Texto mostrado:
Mencionaba los males de la esperanza en el entendido de que las acciones individuales no son independientes de la colectividad. Y cuando se desafía una estructura queda latente la tentación de regenerar al hombre: el colmo del optimismo, la perversidad de las buenas intenciones está en la fe en que es posible modelar los elementos imperfectos del ser humano. Un Estado, movido por su raigambre perversa o sus buenos deseos, nada más ver las masacres querrá confiscar a los inocentes de sus medios de defensa o bien podría acelerar los procesos de falsa integración para, en teoría, acostumbrar a los reemplazados al que será su futuro ahora como minoría. Muchos lo aceptarán, resignados o entusiasmados. El espíritu de combate tiene su límite.

Filas extraídas:
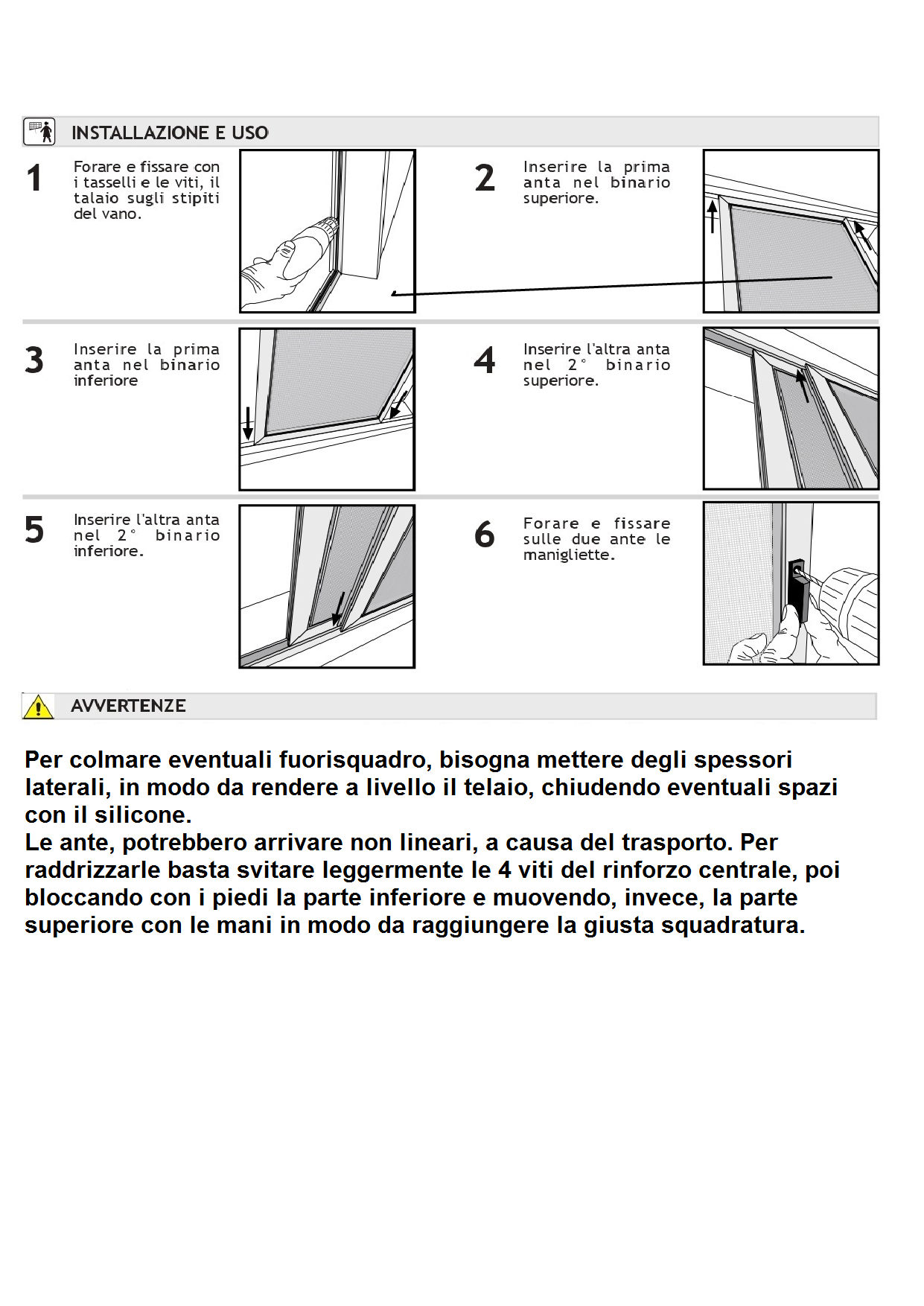 INSTALLAZIONE E USO

1
Forare e fissare con i tasselli e le viti, il talaio sugli stipiti del vano.

2
Inserire la prima anta nel binario superiore.

3
Inserire la prima anta nel binario inferiore

4
Inserire l'altra anta nel 2° binario superiore.

5
Inserire l'altra anta nel 2° binario inferiore.

6
Forare e fissare sulle due ante le manigliette.

AVVERTENZE

Per colmare eventuali fuorisquadro, bisogna mettere degli spessori laterali, in modo da rendere a livello il telaio, chiudendo eventuali spazi con il silicone.
Le ante, potrebbero arrivare non lineari, a causa del trasporto. Per raddrizzarle basta svitare leggermente le 4 viti del rinforzo centrale, poi bloccando con i piedi la parte inferiore e muovendo, invece, la parte superiore con le mani in modo da raggiungere la giusta squadratura.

Ejercicios propuestos:
(1) Indique si cada afirmación concuerda con el texto mostrado y justifique su respuesta citando las palabras decisivas de este: (a) las acciones individuales son independientes de la colectividad; (b) el espíritu de combate tiene un límite; (c) nadie aceptará la situación descrita.
(2) Según el texto mostrado, ¿qué querría confiscar un Estado a los inocentes nada más ver las masacres?
(3) Prolongue el texto sobre la esperanza y la colectividad a partir de su última oración.
Las filas no hacen falta para resolver los ejercicios.

Soluciones propuestas:
(1)
(a) No: «las acciones individuales no son independientes de la colectividad».
(b) Sí: «El espíritu de combate tiene su límite».
(c) No: «Muchos lo aceptarán, resignados o entusiasmados».

(2) Sus medios de defensa.

(3)
Allá de 1940, en una Europa sitiada por la guerra, escribía Albert Camus un comentario pertinente para toda etapa histórica. «Nos encontramos en una época trágica. Pero es asimismo cierto que demasiadas gentes confunden lo trágico con lo desesperado». Donde unos se tiran a padecer el desarraigo y otros observan impotentes, los hay quienes empuñan las armas en un intento por corregir la perversión de los tiempos. Las transformaciones, físicas o intelectuales, requieren de una masa crítica. A título personal, soy un tanto escéptico. Creo que hay algo en la modernidad, la democracia, el progreso y la comodidad que ha sabido drenar el ethos general de la lucha. Podría equivocarme. Mientras tanto, Camus nos alienta a entender la naturaleza de la realidad al afirmar, correctamente, que «este mundo está envenenado de desgracias en las que parece complacerse». Un mundo que se regodea de sus tragedias porque la existencia, en sí misma, es trágica. ¿Qué hacer entonces? Llorar por el espíritu, dice Camus, es vano. Habrá que trabajar en él por medio de «la firmeza de carácter, el gusto, la clásica felicidad, la dura altivez, la fría frugalidad del sabio». En otras palabras, no sucumbir a la desesperación, pues como diría Houellebecq «una civilización muere por hastío, por asco de sí misma». Por falta de carácter, habría que añadir. Virtud cada vez más rara en Occidente, no porque no sea propia a su cultura, sino porque la ha cedido.